How can I optimize omp pragmas to run code between parallel regions?

2018-12-27

An answer to this question on Stack Overflow.

Question

I have this C code that I need to optimize with OpenMP, I can't write the original code, but here is a surrogate:

#include <stdio.h>
#include <stdlib.h>
#include <math.h>
#ifdef _OPENMP
#include <omp.h>
#endif
void Funct(double *vec, int len)
{
    int i;
    double tmp; 
    //Section 1
    #pragma omp parallel for
    for ( i = 0; i < len; i++ )    //Code that initialize vec, it simulates an initialization in the original code
        vec [ i ] = i; 
    
    //Section 2
    //This code must be run sequentially
    tmp = vec [ 0 ];
    vec [0 ] = vec [ len - 1 ];
    vec [ len - 1 ] = tmp;
    
    tmp = vec [ 0 ];
    vec [0 ] = vec [ len - 1 ];
    vec [ len - 1 ] = tmp; 
    //End of the sequential code 
    //Section 3
    #pragma omp parallel for
    for ( i = 0; i < len; i++ )    //Code to simulate loadwork on vec
    {
        vec [ i ] = pow(vec[i], 2 ); 
        vec [ i ] = sqrt ( vec [ i ] );
        vec [ i ] += 1;
        vec [ i ] = pow(vec[i], 2 ); 
        vec [ i ] = sqrt ( vec [ i ] );
        vec [ i ] -= 1;
    }
}
int main ()
{
    double *vec;
    int i;
    vec = (double *) malloc ( sizeof ( double ) * 5104 );  //Length of the vector in the original code
    
    for ( i = 0; i < 1000000; i++ )    //Iteration in the original code 
        Funct(vec, 5104 );
    
    for ( i = 0; i < 5; i++ )      // Access the array to avoid -O2 cancellations
    printf ("%.2f ", vec [ i * 1000 ] );
    return 0;
}

In Funct, Section 1, 2 and 3 must be executed sequentially; Section 2 is strictly sequential.

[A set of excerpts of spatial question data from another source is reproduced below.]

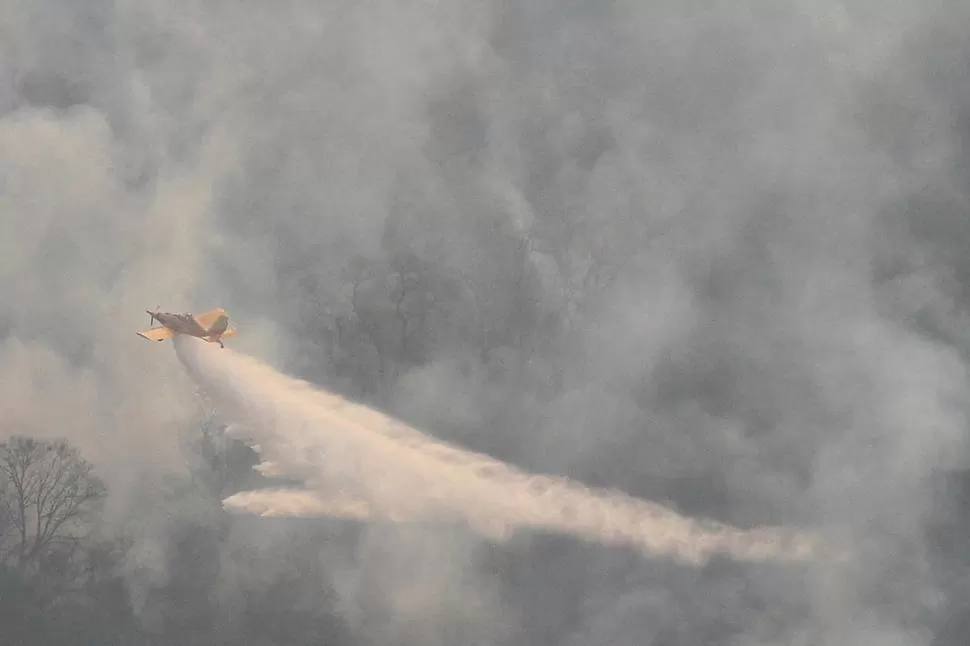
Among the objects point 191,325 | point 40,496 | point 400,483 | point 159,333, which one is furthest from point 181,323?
point 40,496

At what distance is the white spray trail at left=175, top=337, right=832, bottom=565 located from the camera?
86.2 ft

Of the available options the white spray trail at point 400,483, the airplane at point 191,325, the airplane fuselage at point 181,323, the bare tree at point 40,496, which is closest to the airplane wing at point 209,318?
the airplane at point 191,325

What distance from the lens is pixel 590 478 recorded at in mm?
29453

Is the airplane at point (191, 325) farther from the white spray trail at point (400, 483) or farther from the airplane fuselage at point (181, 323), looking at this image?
the white spray trail at point (400, 483)

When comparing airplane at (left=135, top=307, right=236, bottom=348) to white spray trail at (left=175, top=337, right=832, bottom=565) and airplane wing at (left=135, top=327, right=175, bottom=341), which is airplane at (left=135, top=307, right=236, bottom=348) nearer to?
airplane wing at (left=135, top=327, right=175, bottom=341)

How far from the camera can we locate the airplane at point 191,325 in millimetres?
25312

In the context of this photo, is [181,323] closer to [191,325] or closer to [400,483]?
[191,325]

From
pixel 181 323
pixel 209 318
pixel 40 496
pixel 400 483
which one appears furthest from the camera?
pixel 40 496

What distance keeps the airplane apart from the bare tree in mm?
6728

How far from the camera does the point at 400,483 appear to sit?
2677 cm

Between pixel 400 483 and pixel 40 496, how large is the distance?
41.8ft

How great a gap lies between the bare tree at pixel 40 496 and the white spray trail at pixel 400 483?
5.60 meters

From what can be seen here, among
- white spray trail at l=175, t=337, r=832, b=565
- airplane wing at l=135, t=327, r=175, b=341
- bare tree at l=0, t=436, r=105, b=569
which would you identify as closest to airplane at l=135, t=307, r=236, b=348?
airplane wing at l=135, t=327, r=175, b=341

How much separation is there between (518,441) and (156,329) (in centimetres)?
1260
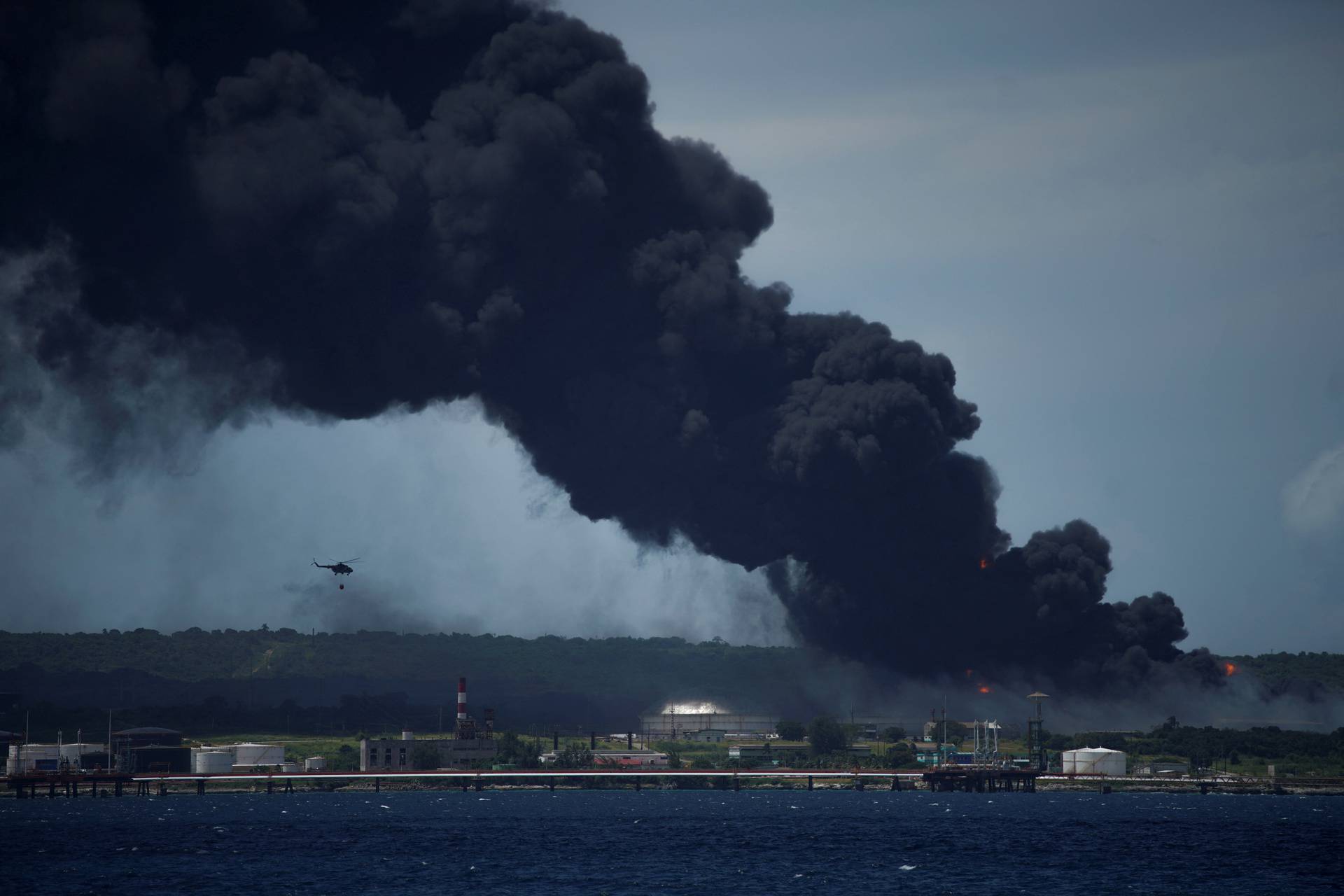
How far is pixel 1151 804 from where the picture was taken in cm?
19750

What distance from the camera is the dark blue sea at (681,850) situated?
106375 mm

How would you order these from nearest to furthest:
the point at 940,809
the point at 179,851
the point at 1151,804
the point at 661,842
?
the point at 179,851, the point at 661,842, the point at 940,809, the point at 1151,804

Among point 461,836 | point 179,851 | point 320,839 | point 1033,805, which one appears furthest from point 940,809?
point 179,851

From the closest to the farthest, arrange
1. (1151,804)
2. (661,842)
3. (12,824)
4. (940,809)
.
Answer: (661,842) < (12,824) < (940,809) < (1151,804)

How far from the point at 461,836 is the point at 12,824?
1896 inches

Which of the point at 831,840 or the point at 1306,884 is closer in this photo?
the point at 1306,884

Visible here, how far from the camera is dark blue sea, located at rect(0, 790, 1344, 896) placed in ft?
349

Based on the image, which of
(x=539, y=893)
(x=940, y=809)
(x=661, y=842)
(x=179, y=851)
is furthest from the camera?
(x=940, y=809)

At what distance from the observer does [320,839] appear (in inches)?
5502

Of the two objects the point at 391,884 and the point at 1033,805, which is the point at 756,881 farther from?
the point at 1033,805

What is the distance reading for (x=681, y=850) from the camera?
129 m

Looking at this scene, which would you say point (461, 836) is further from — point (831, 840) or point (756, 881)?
point (756, 881)

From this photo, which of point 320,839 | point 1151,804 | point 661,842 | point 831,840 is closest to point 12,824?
point 320,839

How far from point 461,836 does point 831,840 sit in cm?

In the original code I'm forced to use parallelization inside the function Funct(...), so, sadly, the cost of the creation of the threads are multiplied by the number of iterations, but is not a problem since it still permits some time optimization when the for inside the main or the vec length arise ( If you have suggestions I'm very open to listen ). The problem is "Section 2", in fact it makes OMP, I think, create a barrier or a wait, but that slows down the execution; If I remove that section I get a pretty acceptable optimization, respect to the sequential code; saddly I can't. I've tried omp single, omp critical, and so on, to see if it would have assigned the code to some of threads of the prvious pool, but none, is there a way to make more performant? ( Like drastically change the pragmas, not a problem )

( Compiled with gcc file.c -o file.out -lm -O2 -fopenmp, tested under Linux Lubuntu using time ./file.out )

Edit 1: I'd like to point out that

tmp = vec [ 0 ];
vec [0 ] = vec [ len - 1 ];
vec [ len - 1 ] = tmp;
tmp = vec [ 0 ];
vec [0 ] = vec [ len - 1 ];
vec [ len - 1 ] = tmp;

Is just random code I've put inside the method to make clear that must be run sequentially ( it performs two time the same operation, it swaps vec [ 0 ] and vec [ len - 1 ], so at the end of the execution nothing really happend ); I could have written any other function or code instead;

For instance I could have put

Foo1();
Foo2();
Foo3();

Answer

Set your loop indices to

for ( i = 1; i < len-1; i++ )

and treat the first and last elements as special cases. They can be executed outside of the OpenMP regions.